Short text fragments from websites

::::

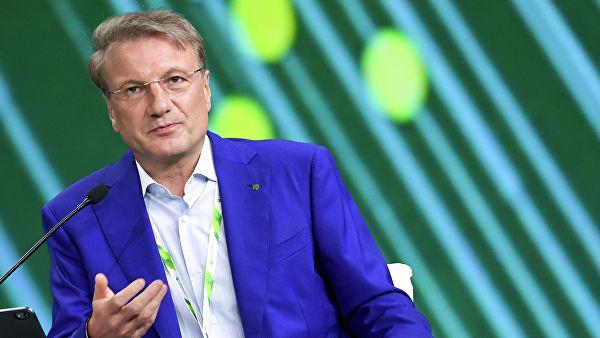 Греф: пик инфляции в России пройден, ставки по ипотеке будут идти вниз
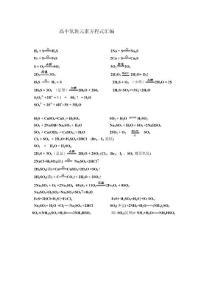 高中氧族元素方程式汇编
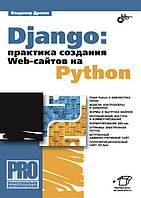 Django. Практика создания Web-сайтов на Python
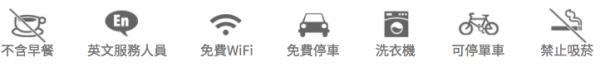 首爾10大特色民宿推薦 屋頂花園/少女風格AsiaYo 7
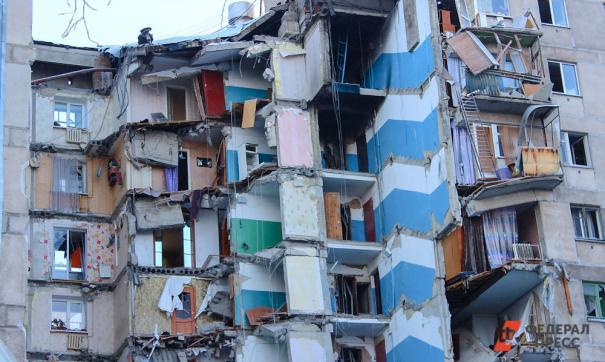 Судьба трагического дома в Магнитогорске решится 25 марта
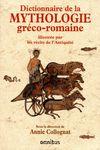 Electronic book Dictionnaire de la mythologie gréco-romaine
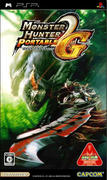 c3466.MonsterHunterPortable2G.jpg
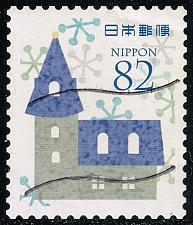 Buy Japan #3968d House and Snowflakes; Used (1Stars) |JPN3968d-01XDT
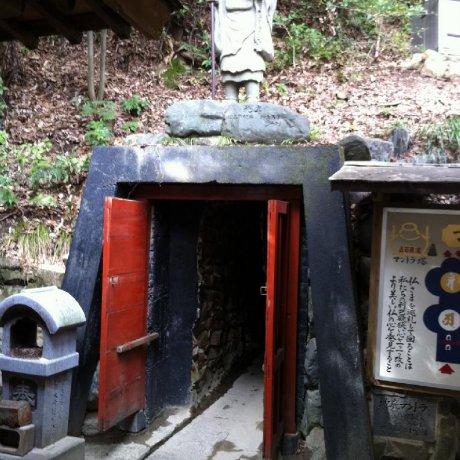 Kuil Ishite-ji di Matsuyama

::::

## [EXERCISE OBJECTIVE]
Leaving out all pictures, print exactly the lines above from the one containing "首爾10大特色民宿推薦 屋頂花園/少女風格AsiaYo 7" through the last line of the entries.

## [PROBLEM SOLUTION]
 首爾10大特色民宿推薦 屋頂花園/少女風格AsiaYo 7
 Судьба трагического дома в Магнитогорске решится 25 марта
 Electronic book Dictionnaire de la mythologie gréco-romaine
 c3466.MonsterHunterPortable2G.jpg
 Buy Japan #3968d House and Snowflakes; Used (1Stars) |JPN3968d-01XDT
 Kuil Ishite-ji di Matsuyama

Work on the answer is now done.